Je ne me souviens pas s’il est inscrit le temps entre ce rendez-vous et l’adoption en elle-même. Toutefois on découvre Alice dans sa vie quotidienne. Elle est audio-descriptrice de théâtre, elle est entichée de l’acteur principal de la pièce qu’elle décrit au moment de l’adoption.
Il est touchant de voir comment cette annonce la perturbe. A tout moment, elle pense que l’administration va changer d’avis et lui retirer Théo. Elle craint de mal faire tout en ayant confiance dans ses capacités de mère. Elle est accompagnée, rassurée et finalement elle peut s’épanouir et offrir à Théo un avenir aimant ! Elle le baptise Mathieu, car chaque mère a le droit de choisir le nom de son enfant.

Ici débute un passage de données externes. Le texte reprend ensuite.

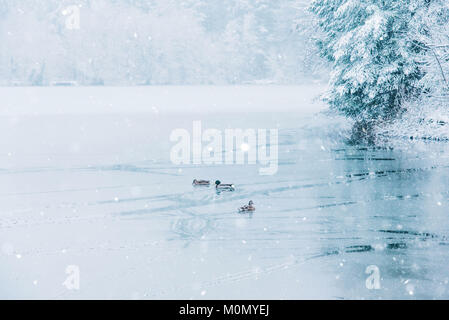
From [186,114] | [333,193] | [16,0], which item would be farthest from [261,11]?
[333,193]

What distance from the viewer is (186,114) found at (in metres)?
45.2

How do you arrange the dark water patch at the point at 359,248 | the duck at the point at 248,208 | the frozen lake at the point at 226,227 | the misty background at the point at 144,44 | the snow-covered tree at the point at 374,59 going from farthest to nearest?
the misty background at the point at 144,44
the snow-covered tree at the point at 374,59
the duck at the point at 248,208
the dark water patch at the point at 359,248
the frozen lake at the point at 226,227

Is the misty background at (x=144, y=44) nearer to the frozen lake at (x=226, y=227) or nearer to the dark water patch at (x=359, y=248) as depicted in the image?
the frozen lake at (x=226, y=227)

Un film touchant et drôle : humain
Je savais d’avance que ce film allait me plaire, et pourtant, j’ai été agréablement surprise. C’est un film doux mais pas ennuyeux, sentimental sans être mièvre, sérieux avec ce qu’il faut d’humour, parfois de ridicule comique quand Alice est tellement remuée par l’arrivée proche de Théo qu’elle bouleverse toute la description de la pièce…
Finalement, ce qui est recréé ici c’est la vie, presque pure et simple, dans ses dimensions les plus vastes et restreintes. C’est vraiment une prouesse d’avoir su en 1h45 intégrer autant d’informations pour faire vivre au spectateur une expérience de vie intense qui a le goût du vrai (et des bonbons crocodiles).
J’ai trouvé beau que ce soit une femme seule qui adopte, j’ai trouvé beau que ce soit un assistant maternel qui accueille le bébé. Ce sont de petits éléments qui rendent aussi ce film particulier, détaché du cas qu’on pourrait se dire général, pour finalement comprendre que chaque histoire est particulière. Quand bien même la démarche administrative est la même, l’adoption est un chemin d’humanité singulière, extrêmement bien retranscrit dans ce film.